Morton immediately sent the Derby winner home. The colt appeared perfectly well upon arrival, but the stable vet was called in to examine him as a routine precaution. As before the Derby, the vet found nothing wrong.

Several days later Jack Joel engaged A. J. Munnings, the noted painter of thoroughbreds, to do Humorist's portrait for the famed Gallery of Derby Winners at the Newmarket Jockey Clubhouse. Munnings worked on the portrait all one morning before going to lunch. Returning, the artist found Humorist lying dead in his stall. Blood from the colt's mouth and nostrils stained the straw bedding around him.

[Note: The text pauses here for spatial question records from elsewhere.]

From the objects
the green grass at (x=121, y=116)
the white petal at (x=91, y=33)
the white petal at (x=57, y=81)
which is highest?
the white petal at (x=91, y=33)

Two veterinary surgeons performed an autopsy upon Humorist's body. The operation disclosed that the massive hemorrhage which killed the colt had resulted from advanced and long-standing tuberculosis. The tissue of one lung was completely degenerated and that of the other had been severely affected by the disease. Shocked at the news of Humorist's death, Donoghue paid him a horseman's tribute. "He gave me everything he had when it must have been agony for him," said the jockey. "No horse ever showed greater courage."

After Humorist's death, the racing fans who had branded the horse a quitter were—as turf writer Joe H. Palmer later sardonically noted—"somewhat abashed, a few of them for as long as 10 minutes."